De mi veloz lectura deduje que la firmante había escrito la carta en un arrebato de dolor momentos después de haber recibido la noticia de la muerte de la doctora Zyxw, de quien había sido paciente sicoanalítica tiempo atrás. Y, a pesar de que a vuela-pluma consignaba que a su doctora debía la afición a la poesía y a Sobre los ángeles, pues la doctora llegó a ser tan amiga de Alberti que se alojó un verano en su casa de Roma; y que asimismo a ella atribuía, a pesar de haber pasado ya los cuarenta, no tener arrugas, ya que, en una ocasión en la que la acompañó a visitar a María Asúnsolo en su casa de México, había oído con toda atención a las dos amigas intercambiar recetas de belleza, era otro el recuerdo en el que concentraba lo que la hacía sentir profundamente la muerte de la doctora.

Sin embargo, para llegar a aquel recuerdo, ella recapituló para el destinatario de la carta, llamado Jorge simplemente, la naturaleza de su tratamiento con la doctora Zyxw, no tanto para que él tuviera presente que ese tratamiento había abarcado la adolescencia de ella, como para que se compenetrara de los motivos que la llevaban a considerar dicho recuerdo como la concentración válida de su sentimiento enorme de pérdida ahora que la doctora había muerto.

Parecería que cualesquiera que hubieran sido las variantes de problemas concretos o conflictos abstractos de la joven Dian, la doctora los había visto en su totalidad como extensiones o reflejos de un único origen: la calidad parcial de afecto materno de que fue objeto, la parcialidad definida por el tiempo y la adecuación, es decir, poco tiempo de afecto y afecto inadecuado, cosa que, de no ser tratada, incapacita a quien la padezca para amar y ser amado, por el tiempo y en la forma adecuados, o sea, total y permanentemente. Y parecería asimismo que el tratamiento de Dian había llegado a buen fin, pues el hecho recogido en el recuerdo que contenía cuanto atestiguaba la congoja de Dian hablaba por sí solo.

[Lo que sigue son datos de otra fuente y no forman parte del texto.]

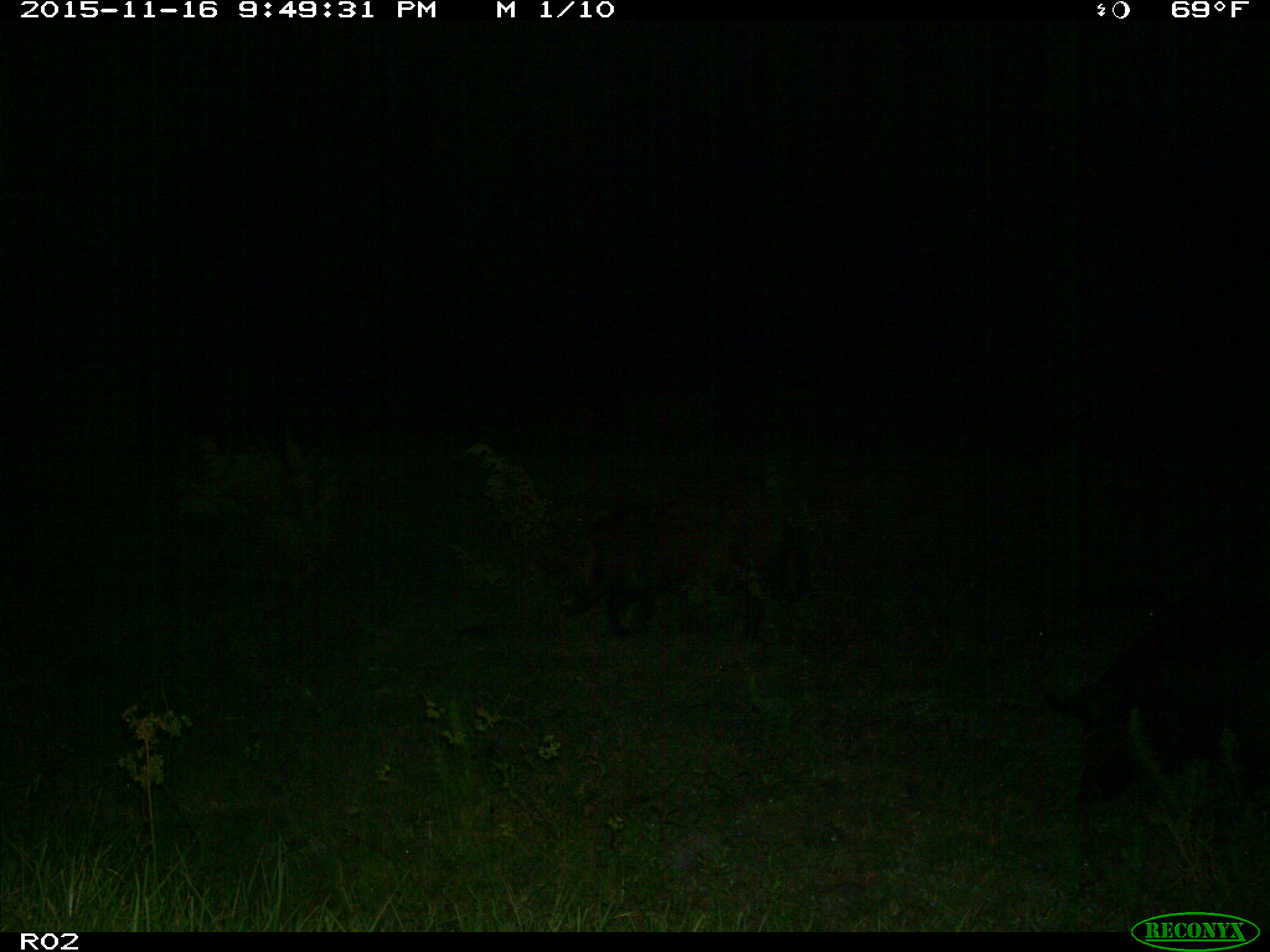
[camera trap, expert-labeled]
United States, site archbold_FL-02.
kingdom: Animalia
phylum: Chordata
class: Mammalia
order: Artiodactyla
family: Suidae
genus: Sus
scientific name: Sus scrofa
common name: wild boar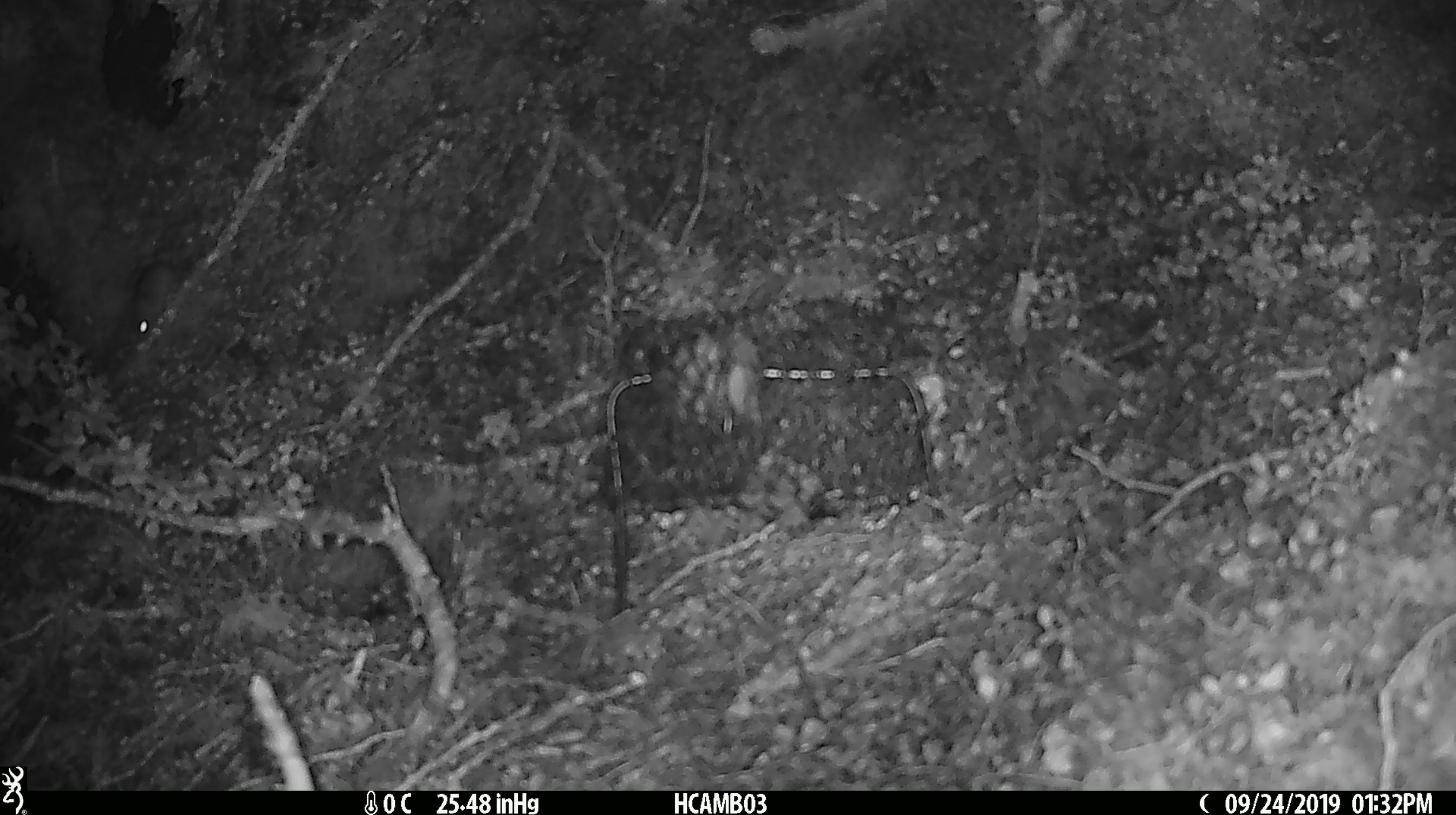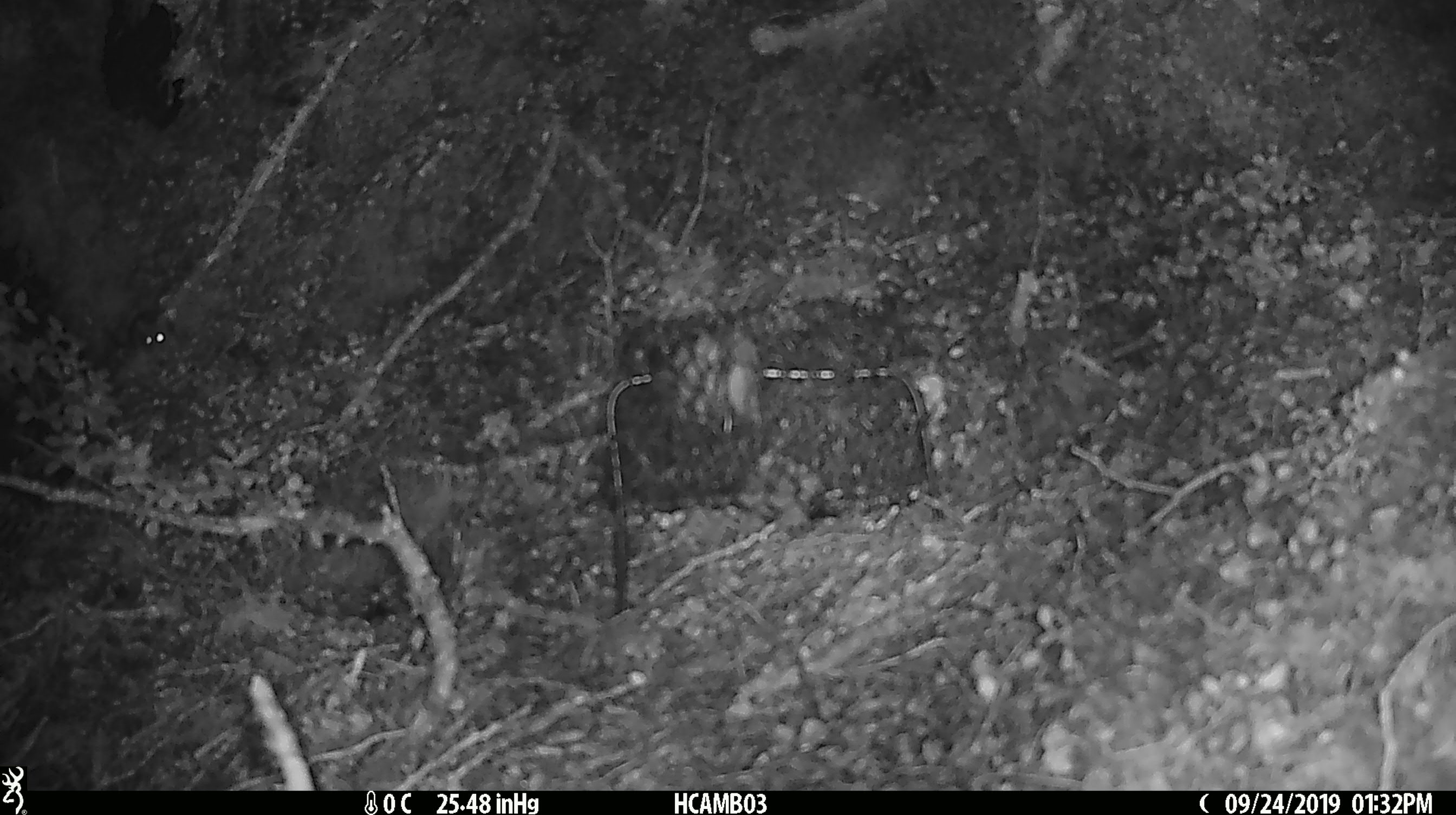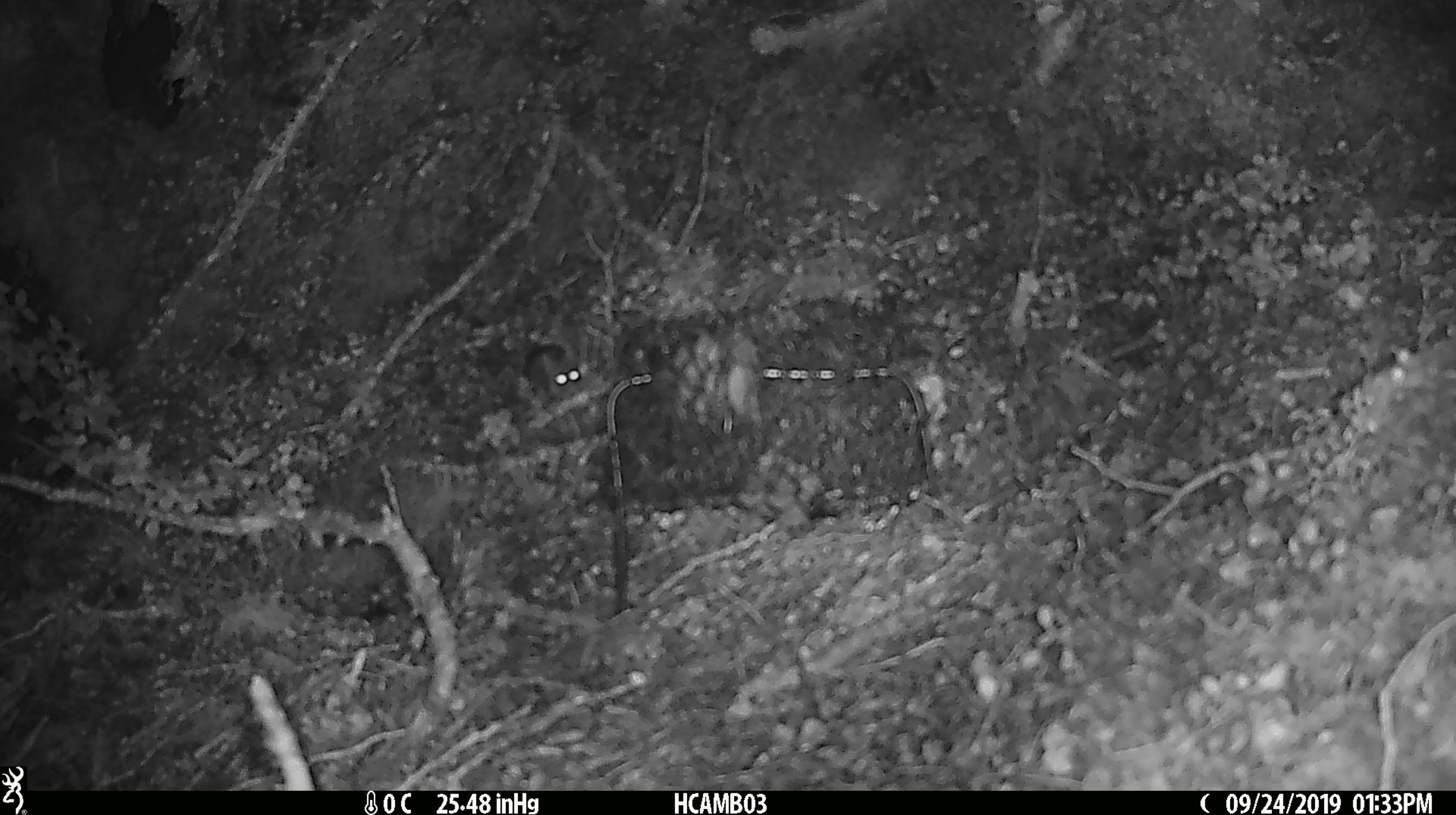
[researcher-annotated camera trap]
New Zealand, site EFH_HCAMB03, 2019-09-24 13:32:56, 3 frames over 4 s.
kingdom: Animalia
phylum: Chordata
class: Mammalia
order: Rodentia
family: Muridae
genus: Mus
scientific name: Mus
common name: mouse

Y era el que sigue: la boda de Dian. La víspera, unos veinte años antes de estos hechos, la doctora Zyxw había invitado a su ex paciente a visitarla. Después de ponerse ambas al tanto de sus más recientes noticias, entre las que a Dian la había aterrado, estremecido e intimidado la de que a su doctora unas extrañas autoridades le habían cateado la casa para despojarla precisamente de sus archivos, la doctora pidió a Dian que la siguiera a su recámara. Sobre la cama, Dian vio un camisón blanco que, simultáneamente, la doctora levantó y le tendió. Y Dian recordaba en la carta cómo, entre risas más que sonrisas, su doctora le había referido que, en cuanto supo que Dian se casaba, le había pedido a una amiga florentina que le enviara un camisón, y que su amiga, que en palabras de la doctora era "sumamente infantil", pues a los sesenta años seguía adornando su casa con muñecas, se lo había hecho llegar, con un mensaje en el que confesaba que dicho camisón le había gustado tanto que no resistió usarlo, si bien sólo una noche, "Pero de amor", precisó la doctora; "pruébatelo". Y Dian, tras desnudarse, se lo probó.